*Things to do*:
1. Print the passage of the forum thread about the school wiring job between "Finishing up in" and "(Dec 17, 2010)", inclusive.
2. Pick up the forum thread about the school wiring job after its last line and keep writing it.

*Document excerpt*:
# Umm, thats the wrong room



## nick.pei (Jun 15, 2009)

Doing work at a school almost an hour from our shop consisting of data and power drops in classrooms and various other rooms. "Finished" the work today and going back Monday to terminate and test the data. 

Finishing up in the last room at 3:30 when a teacher asks why the class we were in was getting drops which already had pre existing drops and her classroom had nothing which was the next classroom down the hall. She said its marked on my wall on a post-it0note that I am getting a drop. After confirming with the paperwork/quoted work order it mentioned nothing of the room in question but the room which we were in was listed. Moreless a mistake on the school boards end in listing the rooms. Just too bad it was too late to get a sign off to do the other room which will now be T&M and if we had the correct info would have only been another two 50 foot runs of Cat6.


----------



## Malaking_TT (Dec 17, 2010)

nick.pei said:


> Doing work at a school almost an hour from our shop consisting of data and power drops in classrooms and various other rooms. "Finished" the work today and going back Monday to terminate and test the data.

(Collection entries)
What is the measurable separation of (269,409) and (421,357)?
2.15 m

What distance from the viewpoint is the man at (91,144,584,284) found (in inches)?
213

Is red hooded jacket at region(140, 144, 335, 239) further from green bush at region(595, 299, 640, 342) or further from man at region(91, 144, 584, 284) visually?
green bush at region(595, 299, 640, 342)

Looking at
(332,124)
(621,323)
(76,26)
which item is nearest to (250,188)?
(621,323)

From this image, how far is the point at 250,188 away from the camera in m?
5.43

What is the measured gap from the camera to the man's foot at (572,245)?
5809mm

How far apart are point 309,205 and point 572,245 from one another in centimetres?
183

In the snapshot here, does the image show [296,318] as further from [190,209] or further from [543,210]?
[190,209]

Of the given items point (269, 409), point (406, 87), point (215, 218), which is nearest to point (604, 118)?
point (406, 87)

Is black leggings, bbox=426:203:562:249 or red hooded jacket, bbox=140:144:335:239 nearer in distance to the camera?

...

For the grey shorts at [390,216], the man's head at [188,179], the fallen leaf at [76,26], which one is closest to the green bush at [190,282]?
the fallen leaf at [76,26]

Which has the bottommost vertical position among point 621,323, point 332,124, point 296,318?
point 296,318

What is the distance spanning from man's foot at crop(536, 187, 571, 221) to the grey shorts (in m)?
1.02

*Exercise responses*:
1.
Finishing up in the last room at 3:30 when a teacher asks why the class we were in was getting drops which already had pre existing drops and her classroom had nothing which was the next classroom down the hall. She said its marked on my wall on a post-it0note that I am getting a drop. After confirming with the paperwork/quoted work order it mentioned nothing of the room in question but the room which we were in was listed. Moreless a mistake on the school boards end in listing the rooms. Just too bad it was too late to get a sign off to do the other room which will now be T&M and if we had the correct info would have only been another two 50 foot runs of Cat6.


----------



## Malaking_TT (Dec 17, 2010)

2.
> 
> Finishing up in the last room at 3:30 when a teacher asks why the class we were in was getting drops which already had pre existing drops and her classroom had nothing which was the next classroom down the hall. She said its marked on my wall on a post-it0note that I am getting a drop. After confirming with the paperwork/quoted work order it mentioned nothing of the room in question but the room which we were in was listed. Moreless a mistake on the school boards end in listing the rooms. Just too bad it was too late to get a sign off to do the other room which will now be T&M and if we had the correct info would have only been another two 50 foot runs of Cat6.



That's fascinating.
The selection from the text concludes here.